Ruby Noakes closed her eyes suddenly to hide the telltale gleam that
had leaped into them. She knew that Dick Cronk was fighting for her,
and her alone.

"I saw him just now," she said after a moment. "He didn't have a
scratch and he is perfectly mad with joy over the whole thing."

"He could fall out of a balloon and not even get a lump on his head,
that feller could," grumbled the contortionist, who had two very black
eyes and several "lumps."

Braddock, partially sobered by the serious consequences likely to
arise from the riot, spent an uncomfortable day in the town. The
circus manager succeeded in half-way convincing the authorities that
his people had been set upon and were in no way responsible for the
affray. Threats of suit against the town for damages had the desired
effect: the authorities were eager to let the aggregation depart.

But in that sanguinary conflict David Jenison had won more than his
spurs; these volatile, impressionable people, in disdain for their own
positions in life, were saying, "Blood will tell." Down to the
lowliest menial the sentiment regarding him underwent a subtle but
noticeable change. He was no longer the guileless outsider: he was
exalted even among those who once had scoffed.

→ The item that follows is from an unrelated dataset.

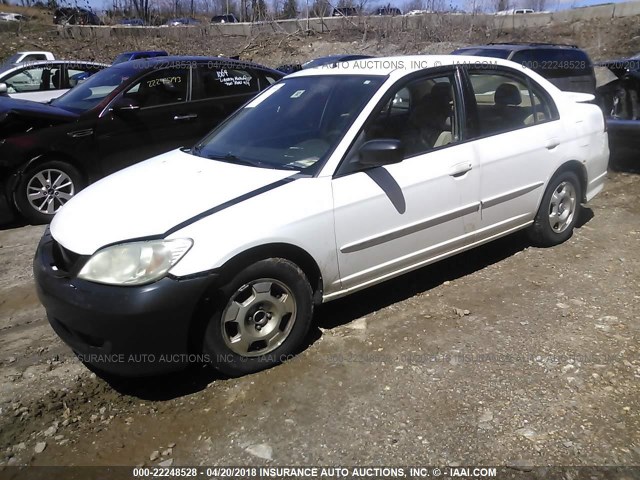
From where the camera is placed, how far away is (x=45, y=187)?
608 cm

Anxiety, worry and a mighty craving for exoneration, with a glorious
return to the land of his people, triumphant in his innocence, were
telling on the proud, high-spirited youth. A gauntness settled in his
face; there was a hungry, wistful look in his eyes; his ever-winning
smile responded less readily than before; sharp lines began to reveal
themselves, flanking his nostrils. His heart was bitter. The weeks had
brought him to a fuller realization of the horrid blight upon his fair
name; he had come to see the wreck in all its cold, brutal aspects.
The realization that he was a hunted, branded thing, with a price on
his head, sank deeper and deeper into his soul. Hunted! Chased as a
criminal! He, a Jenison of Virginia!